• [TASK REQUIREMENTS]:
Lay out the records as a JSON list of strings, one string per line, leaving out blank lines. Begin at the start of the records and stop after the line that contains "car side mirror [bbox 61/68/83/90], wristwatch".

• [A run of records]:
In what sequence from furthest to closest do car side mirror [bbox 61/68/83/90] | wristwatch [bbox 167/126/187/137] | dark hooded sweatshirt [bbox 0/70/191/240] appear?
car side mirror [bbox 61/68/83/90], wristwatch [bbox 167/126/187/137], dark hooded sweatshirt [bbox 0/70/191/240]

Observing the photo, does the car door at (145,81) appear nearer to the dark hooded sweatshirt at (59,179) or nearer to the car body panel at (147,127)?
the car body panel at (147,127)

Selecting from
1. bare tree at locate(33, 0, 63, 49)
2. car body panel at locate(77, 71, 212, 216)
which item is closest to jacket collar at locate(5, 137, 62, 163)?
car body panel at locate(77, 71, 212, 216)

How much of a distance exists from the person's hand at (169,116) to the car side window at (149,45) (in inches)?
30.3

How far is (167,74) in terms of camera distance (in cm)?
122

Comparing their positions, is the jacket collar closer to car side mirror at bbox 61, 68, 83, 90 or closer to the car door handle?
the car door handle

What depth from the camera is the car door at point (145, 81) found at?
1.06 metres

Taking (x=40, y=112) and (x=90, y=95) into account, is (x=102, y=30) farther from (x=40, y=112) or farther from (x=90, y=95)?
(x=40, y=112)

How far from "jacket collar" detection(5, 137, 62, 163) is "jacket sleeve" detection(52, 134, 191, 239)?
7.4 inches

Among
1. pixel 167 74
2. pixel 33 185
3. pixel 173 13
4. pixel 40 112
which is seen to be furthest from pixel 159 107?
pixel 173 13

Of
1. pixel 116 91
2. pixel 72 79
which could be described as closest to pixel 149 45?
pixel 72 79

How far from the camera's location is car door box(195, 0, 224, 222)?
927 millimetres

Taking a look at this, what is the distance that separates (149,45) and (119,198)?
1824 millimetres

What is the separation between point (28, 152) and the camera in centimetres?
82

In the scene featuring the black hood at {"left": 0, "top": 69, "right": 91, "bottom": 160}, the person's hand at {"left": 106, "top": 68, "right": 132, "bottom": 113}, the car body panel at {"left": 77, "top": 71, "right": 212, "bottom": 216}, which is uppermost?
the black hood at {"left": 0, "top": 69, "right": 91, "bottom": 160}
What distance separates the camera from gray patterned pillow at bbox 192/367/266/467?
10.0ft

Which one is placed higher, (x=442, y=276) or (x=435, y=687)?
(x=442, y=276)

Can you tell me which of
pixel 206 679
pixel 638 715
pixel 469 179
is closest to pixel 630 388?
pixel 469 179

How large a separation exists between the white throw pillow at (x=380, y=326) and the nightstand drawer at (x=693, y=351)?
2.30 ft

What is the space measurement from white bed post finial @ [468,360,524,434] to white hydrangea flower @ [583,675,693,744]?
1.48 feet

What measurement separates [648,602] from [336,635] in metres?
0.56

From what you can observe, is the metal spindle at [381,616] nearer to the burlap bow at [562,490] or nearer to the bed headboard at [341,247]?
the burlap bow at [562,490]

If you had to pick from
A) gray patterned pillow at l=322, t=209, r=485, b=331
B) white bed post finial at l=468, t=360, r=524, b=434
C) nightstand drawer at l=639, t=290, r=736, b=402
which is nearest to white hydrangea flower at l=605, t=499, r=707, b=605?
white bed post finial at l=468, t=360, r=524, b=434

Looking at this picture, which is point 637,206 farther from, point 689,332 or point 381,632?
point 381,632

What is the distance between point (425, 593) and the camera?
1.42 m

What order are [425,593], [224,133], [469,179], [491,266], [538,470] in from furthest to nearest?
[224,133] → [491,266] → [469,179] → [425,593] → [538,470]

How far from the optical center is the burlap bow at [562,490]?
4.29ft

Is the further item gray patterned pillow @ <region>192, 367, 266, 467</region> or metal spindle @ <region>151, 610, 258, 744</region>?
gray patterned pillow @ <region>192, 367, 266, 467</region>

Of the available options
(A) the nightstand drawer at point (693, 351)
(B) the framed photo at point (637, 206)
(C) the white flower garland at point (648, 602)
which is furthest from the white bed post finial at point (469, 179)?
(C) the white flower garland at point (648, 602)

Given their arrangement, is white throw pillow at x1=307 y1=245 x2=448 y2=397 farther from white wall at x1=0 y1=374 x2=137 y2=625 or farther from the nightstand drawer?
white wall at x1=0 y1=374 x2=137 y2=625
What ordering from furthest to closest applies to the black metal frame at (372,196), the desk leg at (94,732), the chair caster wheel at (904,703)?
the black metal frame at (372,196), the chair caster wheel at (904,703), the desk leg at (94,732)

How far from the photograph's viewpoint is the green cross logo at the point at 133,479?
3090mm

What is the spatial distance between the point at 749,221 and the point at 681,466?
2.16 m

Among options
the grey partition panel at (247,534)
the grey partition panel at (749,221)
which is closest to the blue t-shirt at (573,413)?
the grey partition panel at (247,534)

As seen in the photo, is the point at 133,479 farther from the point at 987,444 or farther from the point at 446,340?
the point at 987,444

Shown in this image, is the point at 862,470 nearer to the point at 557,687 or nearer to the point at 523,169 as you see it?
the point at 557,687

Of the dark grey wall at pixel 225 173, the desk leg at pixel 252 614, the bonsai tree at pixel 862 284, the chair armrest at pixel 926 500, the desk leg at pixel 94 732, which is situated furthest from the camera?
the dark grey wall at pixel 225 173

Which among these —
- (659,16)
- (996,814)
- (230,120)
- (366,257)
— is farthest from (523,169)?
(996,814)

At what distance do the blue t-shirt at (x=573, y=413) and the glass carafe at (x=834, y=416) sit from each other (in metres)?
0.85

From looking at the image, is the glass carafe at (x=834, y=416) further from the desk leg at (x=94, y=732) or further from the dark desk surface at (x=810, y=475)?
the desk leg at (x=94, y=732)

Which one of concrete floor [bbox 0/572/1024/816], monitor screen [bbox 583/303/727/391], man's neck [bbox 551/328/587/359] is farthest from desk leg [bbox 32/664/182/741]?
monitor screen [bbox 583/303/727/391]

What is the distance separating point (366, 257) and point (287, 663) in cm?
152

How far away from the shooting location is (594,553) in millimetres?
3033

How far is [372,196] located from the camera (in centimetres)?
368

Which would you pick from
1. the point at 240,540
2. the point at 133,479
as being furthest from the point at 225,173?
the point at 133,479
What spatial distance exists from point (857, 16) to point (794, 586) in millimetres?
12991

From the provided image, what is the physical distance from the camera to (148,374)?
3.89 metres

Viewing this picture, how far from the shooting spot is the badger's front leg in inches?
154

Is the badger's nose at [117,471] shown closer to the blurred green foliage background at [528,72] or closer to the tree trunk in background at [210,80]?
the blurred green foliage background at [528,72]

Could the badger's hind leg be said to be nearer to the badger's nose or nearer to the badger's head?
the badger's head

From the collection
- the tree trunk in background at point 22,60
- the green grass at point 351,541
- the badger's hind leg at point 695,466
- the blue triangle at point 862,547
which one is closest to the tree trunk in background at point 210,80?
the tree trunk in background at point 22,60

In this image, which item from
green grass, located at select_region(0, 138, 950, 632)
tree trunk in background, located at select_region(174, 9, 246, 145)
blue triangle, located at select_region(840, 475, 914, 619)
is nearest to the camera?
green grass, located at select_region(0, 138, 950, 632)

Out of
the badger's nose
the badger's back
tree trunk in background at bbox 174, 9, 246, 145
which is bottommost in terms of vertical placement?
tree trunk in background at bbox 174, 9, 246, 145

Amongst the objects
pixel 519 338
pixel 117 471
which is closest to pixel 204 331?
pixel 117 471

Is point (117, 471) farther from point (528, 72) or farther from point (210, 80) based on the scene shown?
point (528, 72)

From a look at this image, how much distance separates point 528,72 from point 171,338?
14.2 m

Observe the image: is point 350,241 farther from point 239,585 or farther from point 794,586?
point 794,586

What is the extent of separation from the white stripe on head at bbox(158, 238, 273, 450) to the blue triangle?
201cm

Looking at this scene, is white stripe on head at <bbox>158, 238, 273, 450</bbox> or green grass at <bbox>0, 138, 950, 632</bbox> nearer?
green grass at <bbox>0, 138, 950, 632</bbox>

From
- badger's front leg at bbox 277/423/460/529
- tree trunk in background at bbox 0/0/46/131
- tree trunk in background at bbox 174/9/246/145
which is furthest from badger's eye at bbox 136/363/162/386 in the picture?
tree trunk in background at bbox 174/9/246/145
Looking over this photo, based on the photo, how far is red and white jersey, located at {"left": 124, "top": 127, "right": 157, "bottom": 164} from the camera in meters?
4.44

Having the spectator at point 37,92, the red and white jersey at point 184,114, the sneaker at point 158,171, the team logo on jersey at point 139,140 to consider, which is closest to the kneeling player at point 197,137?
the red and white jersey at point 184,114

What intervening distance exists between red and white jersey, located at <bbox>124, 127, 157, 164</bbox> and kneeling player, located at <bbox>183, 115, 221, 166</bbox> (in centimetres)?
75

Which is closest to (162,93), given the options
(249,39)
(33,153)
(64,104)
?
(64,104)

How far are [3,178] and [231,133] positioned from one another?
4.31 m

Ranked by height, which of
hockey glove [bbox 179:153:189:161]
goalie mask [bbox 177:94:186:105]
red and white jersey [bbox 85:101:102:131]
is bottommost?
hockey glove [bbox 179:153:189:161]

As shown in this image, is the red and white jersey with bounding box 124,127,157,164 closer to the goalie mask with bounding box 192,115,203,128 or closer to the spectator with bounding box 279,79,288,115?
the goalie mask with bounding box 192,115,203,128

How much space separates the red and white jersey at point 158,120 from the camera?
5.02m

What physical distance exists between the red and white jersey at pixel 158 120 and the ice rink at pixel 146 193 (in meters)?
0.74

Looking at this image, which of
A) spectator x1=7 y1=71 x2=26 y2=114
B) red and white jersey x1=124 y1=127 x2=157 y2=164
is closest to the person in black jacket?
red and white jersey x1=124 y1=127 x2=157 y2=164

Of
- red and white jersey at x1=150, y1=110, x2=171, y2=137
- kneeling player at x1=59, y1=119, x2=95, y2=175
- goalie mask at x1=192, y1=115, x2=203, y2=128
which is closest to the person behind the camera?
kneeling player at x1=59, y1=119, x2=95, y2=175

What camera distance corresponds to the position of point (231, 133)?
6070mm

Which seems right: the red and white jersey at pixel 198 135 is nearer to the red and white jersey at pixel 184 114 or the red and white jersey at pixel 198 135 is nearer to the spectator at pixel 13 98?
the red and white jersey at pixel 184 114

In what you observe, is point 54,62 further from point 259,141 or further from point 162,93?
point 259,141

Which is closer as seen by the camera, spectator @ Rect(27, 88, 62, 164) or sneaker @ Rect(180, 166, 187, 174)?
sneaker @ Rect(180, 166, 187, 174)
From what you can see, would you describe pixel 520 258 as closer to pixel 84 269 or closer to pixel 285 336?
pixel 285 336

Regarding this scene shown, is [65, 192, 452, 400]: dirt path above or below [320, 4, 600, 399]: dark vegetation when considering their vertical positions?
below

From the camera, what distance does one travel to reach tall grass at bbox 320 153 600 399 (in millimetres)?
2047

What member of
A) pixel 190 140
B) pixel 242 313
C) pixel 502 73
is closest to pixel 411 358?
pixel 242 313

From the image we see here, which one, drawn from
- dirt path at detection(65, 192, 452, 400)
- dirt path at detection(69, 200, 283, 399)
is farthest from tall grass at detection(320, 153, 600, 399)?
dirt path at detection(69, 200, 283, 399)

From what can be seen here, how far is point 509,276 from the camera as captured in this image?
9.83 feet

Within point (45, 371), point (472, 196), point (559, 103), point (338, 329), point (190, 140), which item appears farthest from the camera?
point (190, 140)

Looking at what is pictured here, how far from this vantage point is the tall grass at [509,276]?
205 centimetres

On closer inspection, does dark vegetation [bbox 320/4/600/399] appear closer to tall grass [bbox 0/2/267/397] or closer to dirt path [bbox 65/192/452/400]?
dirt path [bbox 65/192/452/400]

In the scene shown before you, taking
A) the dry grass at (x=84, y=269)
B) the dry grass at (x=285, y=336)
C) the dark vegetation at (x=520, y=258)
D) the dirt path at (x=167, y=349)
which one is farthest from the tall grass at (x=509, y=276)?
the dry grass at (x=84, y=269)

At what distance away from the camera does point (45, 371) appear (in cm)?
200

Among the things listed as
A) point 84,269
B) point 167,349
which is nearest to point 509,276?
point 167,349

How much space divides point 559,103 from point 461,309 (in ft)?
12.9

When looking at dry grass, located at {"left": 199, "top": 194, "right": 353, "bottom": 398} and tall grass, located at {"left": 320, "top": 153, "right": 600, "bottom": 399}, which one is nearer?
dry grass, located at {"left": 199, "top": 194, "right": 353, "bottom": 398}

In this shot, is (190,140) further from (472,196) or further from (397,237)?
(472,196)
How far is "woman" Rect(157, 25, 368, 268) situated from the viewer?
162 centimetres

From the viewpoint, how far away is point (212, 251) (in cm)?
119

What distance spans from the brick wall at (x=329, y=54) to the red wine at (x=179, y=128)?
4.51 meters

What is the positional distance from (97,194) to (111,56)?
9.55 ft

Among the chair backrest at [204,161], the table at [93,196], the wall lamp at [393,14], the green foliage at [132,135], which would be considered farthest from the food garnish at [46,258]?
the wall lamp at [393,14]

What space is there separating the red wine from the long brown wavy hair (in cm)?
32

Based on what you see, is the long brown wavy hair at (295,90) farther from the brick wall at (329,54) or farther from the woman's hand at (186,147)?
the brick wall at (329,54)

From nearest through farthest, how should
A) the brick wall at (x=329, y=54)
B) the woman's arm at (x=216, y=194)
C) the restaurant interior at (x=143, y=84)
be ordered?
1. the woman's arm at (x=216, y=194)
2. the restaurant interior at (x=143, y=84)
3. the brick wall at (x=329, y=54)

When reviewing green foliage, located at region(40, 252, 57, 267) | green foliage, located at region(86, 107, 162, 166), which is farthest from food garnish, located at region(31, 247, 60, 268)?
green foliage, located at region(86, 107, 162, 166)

• [SOLUTION TO THE EXERCISE]:
[
  "In what sequence from furthest to closest do car side mirror [bbox 61/68/83/90] | wristwatch [bbox 167/126/187/137] | dark hooded sweatshirt [bbox 0/70/191/240] appear?",
  "car side mirror [bbox 61/68/83/90], wristwatch [bbox 167/126/187/137], dark hooded sweatshirt [bbox 0/70/191/240]"
]